Clock constraints (i.e., guards and invariants)  $\varphi \in \Phi(X)$  are formulas of propositional logic with clock comparisons,  $x-y\sim c$  and  $x\sim c$  for  $c \in \mathbb{Q}$ ,  $\sim \in \{>, \geq, <, \leq, =\}$ , and the usual connectives  $\neg, \land, \lor$ . A clock valuation  $\nu$  is a mapping assigning a real value to every clock, which represents the time elapsed since the corresponding clock was last reset.
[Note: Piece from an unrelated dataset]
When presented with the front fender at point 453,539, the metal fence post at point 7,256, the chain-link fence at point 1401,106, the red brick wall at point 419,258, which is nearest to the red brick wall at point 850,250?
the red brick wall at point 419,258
To ensure that invariants hold amongst subsequent steps, they are assumed convex (i.e., do not contain  $\lor, \neg$  [1]), which is an important property used for efficient representation (Section 3.2). The special *invisible* event  $\tau \notin \underline{A}$  denotes an internal action that happens without communication with another automaton.
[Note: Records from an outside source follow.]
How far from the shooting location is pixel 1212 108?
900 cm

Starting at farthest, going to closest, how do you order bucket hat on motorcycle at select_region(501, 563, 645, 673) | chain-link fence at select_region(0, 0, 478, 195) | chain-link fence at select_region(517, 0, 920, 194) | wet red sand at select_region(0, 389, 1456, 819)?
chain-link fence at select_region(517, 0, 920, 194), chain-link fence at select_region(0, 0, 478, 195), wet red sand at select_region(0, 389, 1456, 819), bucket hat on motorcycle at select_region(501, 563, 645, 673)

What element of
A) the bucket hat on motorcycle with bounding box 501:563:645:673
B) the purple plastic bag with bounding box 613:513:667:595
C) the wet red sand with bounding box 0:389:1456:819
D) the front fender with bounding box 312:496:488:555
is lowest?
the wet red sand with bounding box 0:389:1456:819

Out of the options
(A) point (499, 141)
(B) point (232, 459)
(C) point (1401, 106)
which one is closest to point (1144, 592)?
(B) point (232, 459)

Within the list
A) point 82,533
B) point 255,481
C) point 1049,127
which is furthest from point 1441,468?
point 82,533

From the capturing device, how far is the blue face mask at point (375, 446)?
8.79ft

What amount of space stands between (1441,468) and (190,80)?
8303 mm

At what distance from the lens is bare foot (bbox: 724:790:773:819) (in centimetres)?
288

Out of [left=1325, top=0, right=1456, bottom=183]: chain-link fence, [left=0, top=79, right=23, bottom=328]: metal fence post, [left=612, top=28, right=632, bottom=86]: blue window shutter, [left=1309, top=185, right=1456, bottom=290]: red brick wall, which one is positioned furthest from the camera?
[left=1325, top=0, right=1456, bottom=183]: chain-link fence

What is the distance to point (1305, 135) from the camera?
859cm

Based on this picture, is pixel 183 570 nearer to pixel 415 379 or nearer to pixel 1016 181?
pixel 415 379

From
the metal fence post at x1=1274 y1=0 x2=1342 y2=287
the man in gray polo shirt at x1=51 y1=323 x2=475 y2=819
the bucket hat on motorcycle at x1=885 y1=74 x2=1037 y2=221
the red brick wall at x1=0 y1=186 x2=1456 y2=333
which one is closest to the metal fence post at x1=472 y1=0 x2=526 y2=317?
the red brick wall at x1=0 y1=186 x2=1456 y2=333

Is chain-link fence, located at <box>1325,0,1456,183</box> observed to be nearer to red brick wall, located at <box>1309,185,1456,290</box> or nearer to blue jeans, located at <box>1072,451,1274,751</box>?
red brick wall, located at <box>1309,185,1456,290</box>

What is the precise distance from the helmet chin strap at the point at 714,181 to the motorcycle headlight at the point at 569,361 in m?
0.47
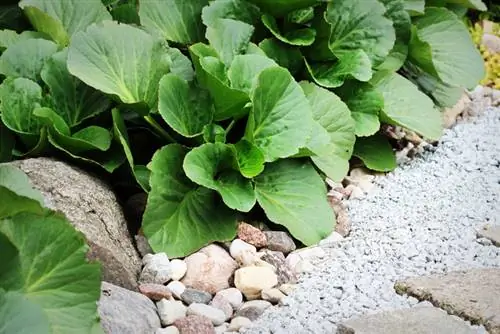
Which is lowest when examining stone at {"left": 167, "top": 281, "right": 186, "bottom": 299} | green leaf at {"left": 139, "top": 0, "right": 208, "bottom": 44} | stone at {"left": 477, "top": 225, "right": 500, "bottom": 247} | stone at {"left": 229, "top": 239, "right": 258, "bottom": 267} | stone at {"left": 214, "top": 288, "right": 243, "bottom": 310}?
stone at {"left": 477, "top": 225, "right": 500, "bottom": 247}

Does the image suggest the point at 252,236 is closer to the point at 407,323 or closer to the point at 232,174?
the point at 232,174

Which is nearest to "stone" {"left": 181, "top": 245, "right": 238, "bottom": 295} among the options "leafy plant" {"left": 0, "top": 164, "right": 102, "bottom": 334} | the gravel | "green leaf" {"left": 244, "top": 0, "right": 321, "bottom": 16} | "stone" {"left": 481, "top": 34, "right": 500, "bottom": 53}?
the gravel

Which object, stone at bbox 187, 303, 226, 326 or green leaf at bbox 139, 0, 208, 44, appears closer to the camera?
stone at bbox 187, 303, 226, 326

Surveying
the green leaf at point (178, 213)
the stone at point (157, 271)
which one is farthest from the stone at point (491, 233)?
the stone at point (157, 271)

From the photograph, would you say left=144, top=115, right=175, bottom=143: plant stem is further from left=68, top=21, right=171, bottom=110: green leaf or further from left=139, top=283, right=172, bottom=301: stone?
left=139, top=283, right=172, bottom=301: stone

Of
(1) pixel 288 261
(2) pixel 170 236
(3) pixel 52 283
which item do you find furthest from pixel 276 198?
(3) pixel 52 283

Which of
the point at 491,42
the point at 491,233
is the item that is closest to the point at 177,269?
the point at 491,233

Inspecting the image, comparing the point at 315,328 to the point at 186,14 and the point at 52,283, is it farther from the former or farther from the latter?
the point at 186,14
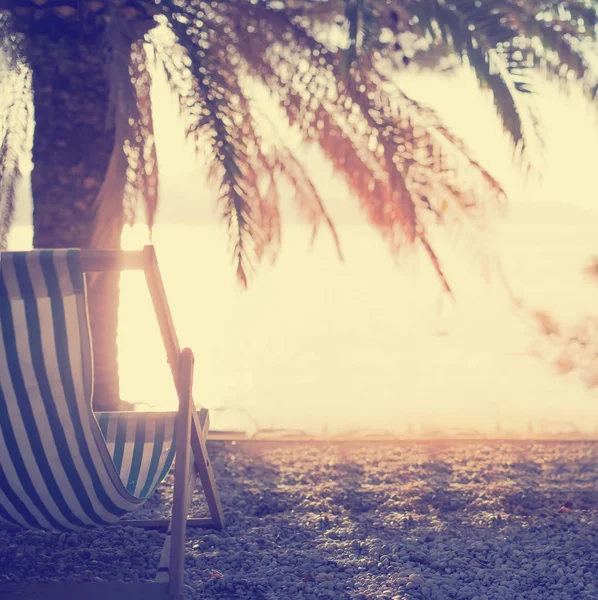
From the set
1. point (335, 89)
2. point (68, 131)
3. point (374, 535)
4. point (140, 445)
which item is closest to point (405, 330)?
point (335, 89)

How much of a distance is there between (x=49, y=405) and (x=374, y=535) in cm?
161

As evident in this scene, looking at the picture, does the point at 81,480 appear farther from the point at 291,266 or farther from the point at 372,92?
the point at 291,266

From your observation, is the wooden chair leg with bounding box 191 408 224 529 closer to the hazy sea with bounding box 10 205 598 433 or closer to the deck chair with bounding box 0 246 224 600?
the deck chair with bounding box 0 246 224 600

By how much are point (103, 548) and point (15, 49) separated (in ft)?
9.86

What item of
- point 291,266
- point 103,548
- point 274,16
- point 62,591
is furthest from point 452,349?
point 291,266

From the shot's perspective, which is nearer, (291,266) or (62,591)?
(62,591)

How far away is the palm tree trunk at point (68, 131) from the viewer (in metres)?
4.27

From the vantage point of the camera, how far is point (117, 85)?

The trace semantics,  $Trace_{\mathcal{A}}$ , of a TA  $\mathcal{A}$  is defined as the set of all traces of the associated transition system  $\mathcal{S}_{\mathcal{A}}$  [1]: a configuration  $(s, \nu)$  of  $\mathcal{S}_{\mathcal{A}}$  consists of a state  $s \in S$ and a clock valuation  $\nu$  that satisfies the invariant I(s). Transitions of  $\mathcal{S}_{\mathcal{A}}$  reflect the way that  $\mathcal{A}$  may evolve in time: a delay transition  $(s, \nu) \xrightarrow{\delta} (s, \nu + \delta)$  increases all clock values by the same amount of time  $\delta$ , an action transition  $(s, \nu) \xrightarrow{\delta} (s', \nu')$  resets the clocks in Y to zero on the event a and leaves the others unchanged while following an edge  $(s, a, \varphi, Y, s') \in E$  on which the guard  $\varphi$  is true for  $\nu$ . Time has to increase monotonically without converging (non-Zeno traces).  $Trace_{\mathcal{A},k}$  is defined as the set of prefixes of a trace of  $\mathcal{A}$  with (at most) length k.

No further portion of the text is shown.